How to find a particular URL in a Webpage & checking Hyperlink

Forum Moderators: coopster

Message Too Old, No Replies

How to find a particular URL in a Webpage & checking Hyperlink

php freelancer

7:18 pm on Feb 1, 2008 (gmt 0)

[webmasterworld.com...]

My posting have some similarity with above link

By the way : How to find a particular URL in a Webpage & checking Hyperlink..

Say my site is www.rankingoogle.com ; I want to check whether all back linking sites are properly back linking me or not? I have all the back linking site list in database. I want to pick up every one of them and check by following every pattern..

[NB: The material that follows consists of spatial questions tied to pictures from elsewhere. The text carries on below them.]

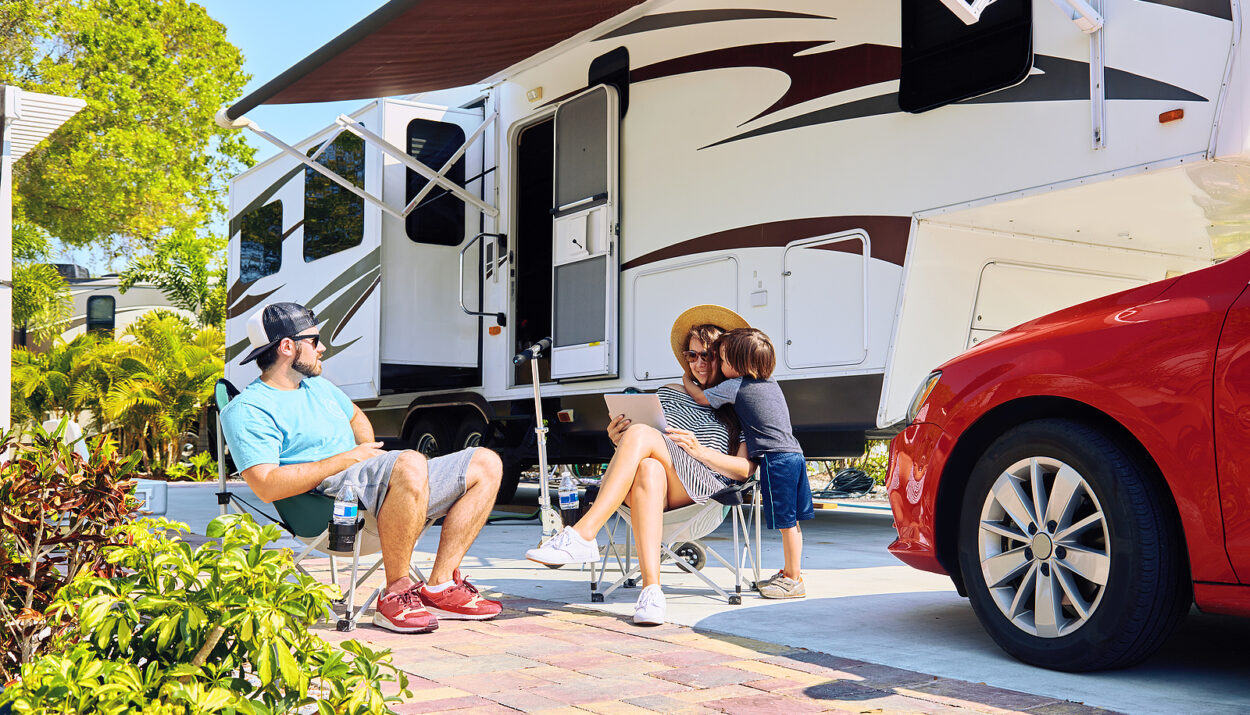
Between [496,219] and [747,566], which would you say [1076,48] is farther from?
[496,219]

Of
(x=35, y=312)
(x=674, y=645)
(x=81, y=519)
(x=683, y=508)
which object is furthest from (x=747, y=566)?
(x=35, y=312)

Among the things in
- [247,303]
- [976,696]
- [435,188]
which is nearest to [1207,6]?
[976,696]

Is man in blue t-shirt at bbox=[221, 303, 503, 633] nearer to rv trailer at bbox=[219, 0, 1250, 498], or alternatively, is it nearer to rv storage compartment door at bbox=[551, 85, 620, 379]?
rv trailer at bbox=[219, 0, 1250, 498]

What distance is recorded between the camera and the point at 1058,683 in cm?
292

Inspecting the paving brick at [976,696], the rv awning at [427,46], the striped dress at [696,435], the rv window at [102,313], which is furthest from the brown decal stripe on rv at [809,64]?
the rv window at [102,313]

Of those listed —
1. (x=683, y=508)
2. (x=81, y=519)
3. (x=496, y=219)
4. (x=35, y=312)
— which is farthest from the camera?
(x=35, y=312)

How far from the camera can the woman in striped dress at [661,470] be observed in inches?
154

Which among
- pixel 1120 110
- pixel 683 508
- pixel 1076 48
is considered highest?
pixel 1076 48

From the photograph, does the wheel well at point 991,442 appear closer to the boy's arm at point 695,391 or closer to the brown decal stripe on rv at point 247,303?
the boy's arm at point 695,391

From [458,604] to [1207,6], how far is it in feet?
11.5

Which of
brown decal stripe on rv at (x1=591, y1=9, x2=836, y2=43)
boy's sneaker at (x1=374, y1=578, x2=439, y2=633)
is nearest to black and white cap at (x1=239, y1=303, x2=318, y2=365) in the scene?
boy's sneaker at (x1=374, y1=578, x2=439, y2=633)

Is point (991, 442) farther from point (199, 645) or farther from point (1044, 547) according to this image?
point (199, 645)

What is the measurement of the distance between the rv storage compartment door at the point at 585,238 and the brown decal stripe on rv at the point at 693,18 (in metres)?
0.38

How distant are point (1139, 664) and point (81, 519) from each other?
103 inches
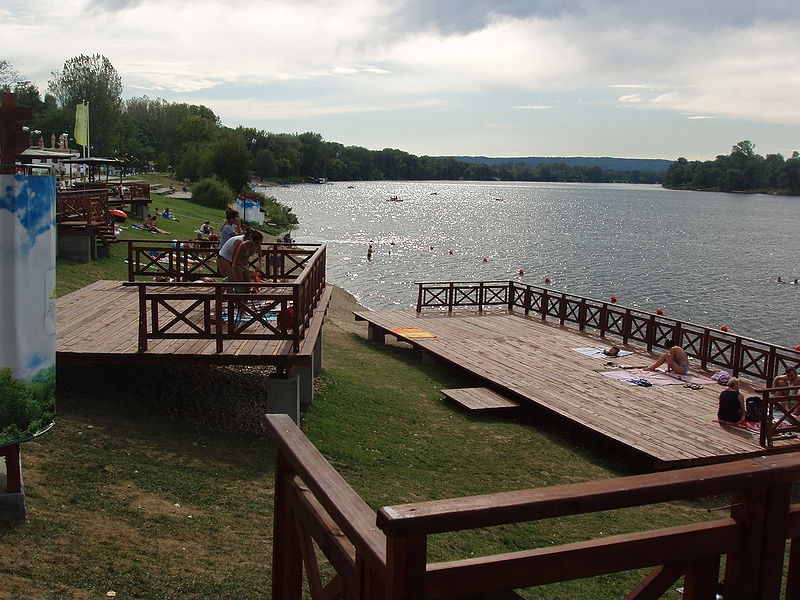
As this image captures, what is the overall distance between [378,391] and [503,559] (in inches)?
568

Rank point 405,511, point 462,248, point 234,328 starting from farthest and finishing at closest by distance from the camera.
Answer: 1. point 462,248
2. point 234,328
3. point 405,511

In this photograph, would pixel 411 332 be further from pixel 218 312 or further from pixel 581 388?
pixel 218 312

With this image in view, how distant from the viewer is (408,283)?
5112cm

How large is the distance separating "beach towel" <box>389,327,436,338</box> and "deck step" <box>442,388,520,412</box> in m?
5.25

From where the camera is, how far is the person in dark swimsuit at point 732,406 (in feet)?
49.5

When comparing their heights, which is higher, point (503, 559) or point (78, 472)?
point (503, 559)

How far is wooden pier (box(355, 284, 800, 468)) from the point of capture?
14.1 meters

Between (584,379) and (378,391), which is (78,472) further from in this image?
(584,379)

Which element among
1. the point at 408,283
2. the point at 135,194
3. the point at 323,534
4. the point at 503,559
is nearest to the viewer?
the point at 503,559

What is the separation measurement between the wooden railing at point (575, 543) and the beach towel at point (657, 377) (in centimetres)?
1584

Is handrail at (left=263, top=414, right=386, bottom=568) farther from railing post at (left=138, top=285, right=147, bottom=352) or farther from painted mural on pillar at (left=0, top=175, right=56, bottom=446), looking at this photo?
railing post at (left=138, top=285, right=147, bottom=352)

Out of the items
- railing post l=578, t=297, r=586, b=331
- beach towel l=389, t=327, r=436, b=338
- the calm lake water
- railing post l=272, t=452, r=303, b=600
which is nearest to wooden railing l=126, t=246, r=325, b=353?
railing post l=272, t=452, r=303, b=600

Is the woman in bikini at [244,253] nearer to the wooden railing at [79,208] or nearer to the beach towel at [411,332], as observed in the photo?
the beach towel at [411,332]

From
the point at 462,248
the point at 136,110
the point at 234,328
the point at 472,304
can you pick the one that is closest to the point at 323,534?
the point at 234,328
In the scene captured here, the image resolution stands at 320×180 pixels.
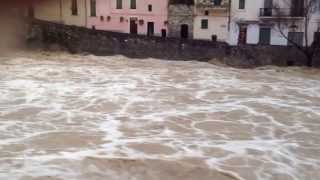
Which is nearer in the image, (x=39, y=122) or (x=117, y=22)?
(x=39, y=122)

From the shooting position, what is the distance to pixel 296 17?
11516 millimetres

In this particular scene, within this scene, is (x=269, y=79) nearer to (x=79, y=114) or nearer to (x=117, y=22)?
(x=79, y=114)

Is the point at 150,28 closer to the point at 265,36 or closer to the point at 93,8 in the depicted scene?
the point at 93,8

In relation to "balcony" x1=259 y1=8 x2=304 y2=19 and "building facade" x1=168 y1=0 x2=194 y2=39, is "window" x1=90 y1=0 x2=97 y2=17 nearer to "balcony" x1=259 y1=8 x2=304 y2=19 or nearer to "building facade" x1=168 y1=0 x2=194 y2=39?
"building facade" x1=168 y1=0 x2=194 y2=39

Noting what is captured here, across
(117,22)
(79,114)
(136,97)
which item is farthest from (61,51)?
(79,114)

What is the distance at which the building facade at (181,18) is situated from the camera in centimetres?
1259

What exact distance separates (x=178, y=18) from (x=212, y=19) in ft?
2.78

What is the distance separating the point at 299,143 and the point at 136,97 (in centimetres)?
249

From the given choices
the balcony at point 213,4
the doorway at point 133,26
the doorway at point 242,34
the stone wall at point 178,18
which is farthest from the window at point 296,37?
the doorway at point 133,26

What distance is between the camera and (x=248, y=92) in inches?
270

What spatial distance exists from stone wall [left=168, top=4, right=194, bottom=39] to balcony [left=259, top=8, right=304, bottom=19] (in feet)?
5.68

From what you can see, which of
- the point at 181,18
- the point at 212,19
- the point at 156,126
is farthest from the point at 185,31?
the point at 156,126

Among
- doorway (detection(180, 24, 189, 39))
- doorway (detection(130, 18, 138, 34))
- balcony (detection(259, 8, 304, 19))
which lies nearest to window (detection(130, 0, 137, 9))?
doorway (detection(130, 18, 138, 34))

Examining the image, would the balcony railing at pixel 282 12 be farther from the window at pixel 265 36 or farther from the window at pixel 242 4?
the window at pixel 242 4
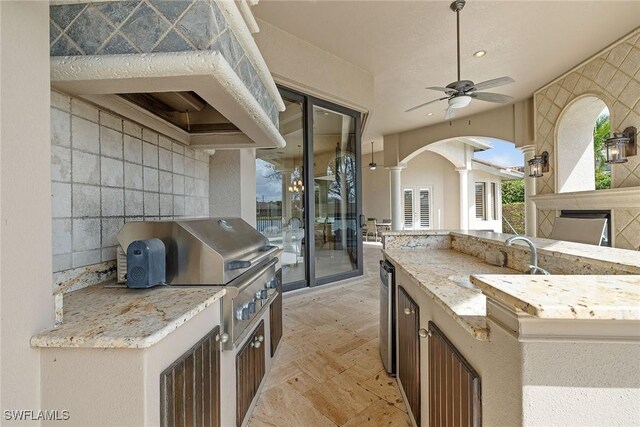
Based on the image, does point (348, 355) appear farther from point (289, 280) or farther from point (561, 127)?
point (561, 127)

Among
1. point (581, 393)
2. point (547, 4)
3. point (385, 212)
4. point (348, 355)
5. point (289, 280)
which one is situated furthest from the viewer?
point (385, 212)

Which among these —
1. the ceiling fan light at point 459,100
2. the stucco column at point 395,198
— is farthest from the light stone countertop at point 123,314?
the stucco column at point 395,198

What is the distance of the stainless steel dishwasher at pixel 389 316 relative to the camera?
1759 millimetres

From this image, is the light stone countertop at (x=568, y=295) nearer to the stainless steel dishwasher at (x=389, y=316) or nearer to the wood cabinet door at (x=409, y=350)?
the wood cabinet door at (x=409, y=350)

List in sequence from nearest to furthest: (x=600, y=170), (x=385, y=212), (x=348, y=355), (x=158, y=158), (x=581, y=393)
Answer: (x=581, y=393) < (x=158, y=158) < (x=348, y=355) < (x=600, y=170) < (x=385, y=212)

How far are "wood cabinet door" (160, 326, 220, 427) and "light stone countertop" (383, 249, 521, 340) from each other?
84cm

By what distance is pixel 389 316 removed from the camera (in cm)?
176

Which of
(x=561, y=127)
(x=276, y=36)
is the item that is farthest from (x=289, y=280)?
(x=561, y=127)

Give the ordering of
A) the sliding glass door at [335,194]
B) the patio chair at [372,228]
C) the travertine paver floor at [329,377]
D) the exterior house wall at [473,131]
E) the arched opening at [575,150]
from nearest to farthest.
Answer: the travertine paver floor at [329,377] → the sliding glass door at [335,194] → the arched opening at [575,150] → the exterior house wall at [473,131] → the patio chair at [372,228]

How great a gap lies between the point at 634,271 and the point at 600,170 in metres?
9.59

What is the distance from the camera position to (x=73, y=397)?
0.72 metres

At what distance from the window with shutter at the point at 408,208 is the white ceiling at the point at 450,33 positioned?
5.55 m

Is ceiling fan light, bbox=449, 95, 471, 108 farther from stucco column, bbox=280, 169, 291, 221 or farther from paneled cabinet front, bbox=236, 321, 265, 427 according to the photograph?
paneled cabinet front, bbox=236, 321, 265, 427

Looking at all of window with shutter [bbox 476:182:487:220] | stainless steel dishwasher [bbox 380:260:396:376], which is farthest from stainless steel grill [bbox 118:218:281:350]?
window with shutter [bbox 476:182:487:220]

Say a common link is <a href="http://www.rankingoogle.com" title="SEO" class=''>SEO Ranking</a>

Follwoing a regular expression I want to check it, any kind of generalised hyperlink checking. I have written a regex as follows

$regex = "<[a][[:space:]]+([a-zA-Z]*[[:space:]]*=?[[:space:]]*(\"[^\"]*\"¦'[^']*')?[[:space:]]+)*href[[:space:]]*=[[:space:]]*((\"http://(www\\.)?".$murl."/?[[:space:]]*\")¦('http://(www\\.)?".$murl."/?')¦(http://(www\\.)?".$murl."/?))[[:space:]]*([a-zA-Z]*[[:space:]]*=?[[:space:]]*(\"[^\"]*\"¦'[^']*')?[[:space:]]*)*>.+";

But it fails in some cases..

Any help?

PHP_Chimp

10:29 pm on Feb 1, 2008 (gmt 0)


// asuming preg_match
// your pattern made smaller, so it fits on my screen ;)
$pattern = "%<a\s+([a-z]*\s*=?\s*(\"[^\"]*\"Ś'[^']*')?\s+)*href\s*=\s*((\"http://(www\\.)?".$murl."/?\s*\")Ś
('http://(www\\.)?".$murl."/?')Ś(http://(www\\.)?".$murl."/?))\\s*([a-z]*\s*=?\s*(\"[^\"]*\"Ś'[^']*')?\s*)*>.+%i";
// wow this is still a long expression...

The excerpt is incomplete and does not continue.